▶ EXERCISE DIRECTIONS
Duplicate the regular expressions text word for word, from "GCSE Link: None" up to and including "the literal characters.".

▶ TEXT
┌────────
GCSE Link: None

Regular expressions provide us with a concise language to describe patterns in strings.

Each regular expression (or regex) describes a set of strings (which can be finite or infinite) that follow some given pattern. Regular expressions are made up of literal characters (like a, Z or 1) and meta-characters (special symbols) which can be used on the literal characters.

Table 1 shows the functions of the meta-characters.

Table 1

Meta-character Function Examples
+ Match the previous character/group one or more times a+{"a", "aa", "aaa", ...}
ab+{"ab", "abb", "abbb", ...}
a+b+{"ab", "aab", "abb", "aaab", "aabb", "abbb", ...}
* Match the previous character/group zero or more times a*{"", "a", "aa", "aaa", ...}
ab*{"a", "ab", "abb", "abbb", ...}
a*b*{"", "a", "b", "aa", "ab", "bb", "aaa", "aab", "abb", "bbb" ...}
? Optionally match the previous character/group (i.e. either zero or one times) a?{"", "a"}
ab?{"a", "ab"}
a?b?{"", "a", "b", "ab"}
| Match either the left hand side or the right hand side a|b{"a", "b"}
a|b*{"a", "", "b", "bb", "bbb", ...}
aa?|b+{"a", "aa", "b", "bb", "bbb", ...}
() Creates a matching group (ab)+{"ab", "abab", "ababab", ...}
(a|b)*{"", "a", "b", "aa", "ab", "ba", "bb", ...}
(a?|bb)+{"", "a", "bb", "aa", "abb", "bba", "bbbb", ...}


We've now learned about two different ways of representing sets of strings: finite state machines and regular expressions. It turns out that they are equivalent: it is possible to convert any regular expression to a finite state machine and vice versa.
└────────
▶ INFORMATION SUPPLIED
┌────────
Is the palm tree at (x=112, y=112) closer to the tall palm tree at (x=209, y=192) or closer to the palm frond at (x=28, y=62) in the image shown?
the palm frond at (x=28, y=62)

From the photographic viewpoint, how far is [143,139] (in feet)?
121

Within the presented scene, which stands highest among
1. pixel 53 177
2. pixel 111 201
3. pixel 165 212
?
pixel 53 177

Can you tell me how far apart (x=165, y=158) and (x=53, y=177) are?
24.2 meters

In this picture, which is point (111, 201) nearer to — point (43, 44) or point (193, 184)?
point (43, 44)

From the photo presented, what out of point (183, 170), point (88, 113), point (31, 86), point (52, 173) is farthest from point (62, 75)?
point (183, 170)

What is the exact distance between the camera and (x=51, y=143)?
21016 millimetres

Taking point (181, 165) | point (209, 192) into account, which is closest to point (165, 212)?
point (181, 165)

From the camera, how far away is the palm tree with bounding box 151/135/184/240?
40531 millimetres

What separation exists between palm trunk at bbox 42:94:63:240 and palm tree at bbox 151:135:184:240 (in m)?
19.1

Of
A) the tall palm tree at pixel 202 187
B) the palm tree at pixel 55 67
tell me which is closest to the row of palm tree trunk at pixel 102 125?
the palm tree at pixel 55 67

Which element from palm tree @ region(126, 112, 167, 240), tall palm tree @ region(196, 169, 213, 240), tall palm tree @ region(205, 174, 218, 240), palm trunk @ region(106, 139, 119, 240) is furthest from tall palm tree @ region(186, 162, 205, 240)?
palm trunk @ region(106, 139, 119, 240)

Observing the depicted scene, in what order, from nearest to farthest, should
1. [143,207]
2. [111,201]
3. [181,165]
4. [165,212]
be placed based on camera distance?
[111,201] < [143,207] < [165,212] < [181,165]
└────────
▶ TASK RESPONSE
GCSE Link: None

Regular expressions provide us with a concise language to describe patterns in strings.

Each regular expression (or regex) describes a set of strings (which can be finite or infinite) that follow some given pattern. Regular expressions are made up of literal characters (like a, Z or 1) and meta-characters (special symbols) which can be used on the literal characters.